Merge pull request #89564 from HeidiSteen/heidist-master

PRMerger18 · web-flow · commit b6d85205bc46 · 2019-09-24T11:51:40.000-07:00
Azure Search: How to index large data sets (round 3)
diff --git a/articles/search/search-howto-large-index.md b/articles/search/search-howto-large-index.md
@@ -21,9 +21,9 @@ The following sections explore three techniques for indexing large amounts of da
 
 ## Option 1: Pass multiple documents
 
-One of the simplest mechanisms for indexing a larger data set is to submit multiple documents or records in a single request. As long as the entire payload is under 16 MB, a request can handle up to 1000 documents in a bulk upload operation. These limits apply whether you are using the [Add Documents (REST)](https://docs.microsoft.com/rest/api/searchservice/addupdate-or-delete-documents) or [Index class](https://docs.microsoft.com/dotnet/api/microsoft.azure.search.models.index?view=azure-dotnet) in the .NET SDK. For either API, you would package 1000 documents in the body of each request.
+One of the simplest mechanisms for indexing a larger data set is to submit multiple documents or records in a single request. As long as the entire payload is under 16 MB, a request can handle up to 1000 documents in a bulk upload operation. These limits apply whether you are using the [Add Documents REST API](https://docs.microsoft.com/rest/api/searchservice/addupdate-or-delete-documents) or the [Index method](https://docs.microsoft.com/dotnet/api/microsoft.azure.search.documentsoperationsextensions.index?view=azure-dotnet) in the .NET SDK. For either API, you would package 1000 documents in the body of each request.
 
-Batch indexing is implemented for individual requests using REST or .NET, or through indexers. A few indexers operate under different limits. Specifically, Azure Blob indexing sets batch size at 10 documents in recognition of the larger average document size. For indexers based on the [Create Indexer (REST)](https://docs.microsoft.com/rest/api/searchservice/Create-Indexer ), you can set the `BatchSize` argument to customize this setting to better match the characteristics of your data. 

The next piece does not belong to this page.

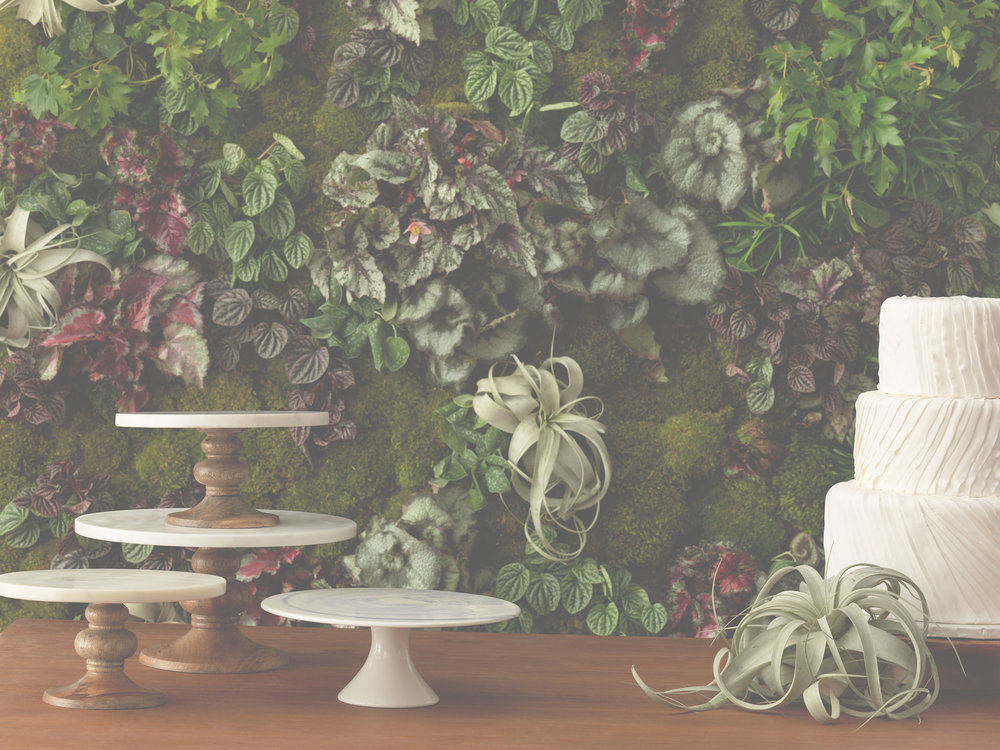 FOR BOSTON WEDDINGS MAGAZINE  SPRING/SUMMER 2017   MORE BELOW...  CAKES BY  CAKES TO REMEMBER  /  I DREAM OF JEANNE CAKES  /  JENNY'S WEDDING CAKES   FLORALS BY  POLLEN FLORAL DESIGN  /  TABLE & TULIP  /  FORET /  LES FLEURS   PHOTOGRAPHY BY /  FRANCINE ZASLOW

+Batch indexing is implemented for individual requests using REST or .NET, or through indexers. A few indexers operate under different limits. Specifically, Azure Blob indexing sets batch size at 10 documents in recognition of the larger average document size. For indexers based on the [Create Indexer REST API](https://docs.microsoft.com/rest/api/searchservice/Create-Indexer), you can set the `BatchSize` argument to customize this setting to better match the characteristics of your data. 
 
 > [!NOTE]
 > To keep document size down, avoid adding non-queryable data to an index. Images and other binary data are not directly searchable and shouldn't be stored in the index. To integrate non-queryable data into search results, you should define a non-searchable field that stores a URL reference to the resource.
@@ -40,7 +40,7 @@ Increasing replicas and partitions are billable events that increase your cost,
 
 + Schedulers allow you to parcel out indexing at regular intervals so that you can spread it out over time.
 + Scheduled indexing can resume at the last known stopping point. If a data source is not fully crawled within a 24-hour window, the indexer will resume indexing on day two at wherever it left off.
-+ Partitioning data into smaller individual data sources enables parallel processing. You can break a large data set into smaller data sets on your source data platform (such as Azure Blob storage or Azure SQL Database), and then create multiple [data source objects](https://docs.microsoft.com/rest/api/searchservice/create-data-source) on Azure Search that can be indexed in parallel.
++ Partitioning data into smaller individual data sources enables parallel processing. You can break up source data into smaller components, such as into multiple containers in Azure Blob storage, and then create corresponding, multiple [data source objects](https://docs.microsoft.com/rest/api/searchservice/create-data-source) in Azure Search that can be indexed in parallel.
 
 > [!NOTE]
 > Indexers are data-source-specific, so using an indexer approach is only viable for selected data sources on Azure: [SQL Database](search-howto-connecting-azure-sql-database-to-azure-search-using-indexers.md), [Blob storage](search-howto-indexing-azure-blob-storage.md), [Table storage](search-howto-indexing-azure-tables.md), [Cosmos DB](search-howto-index-cosmosdb.md).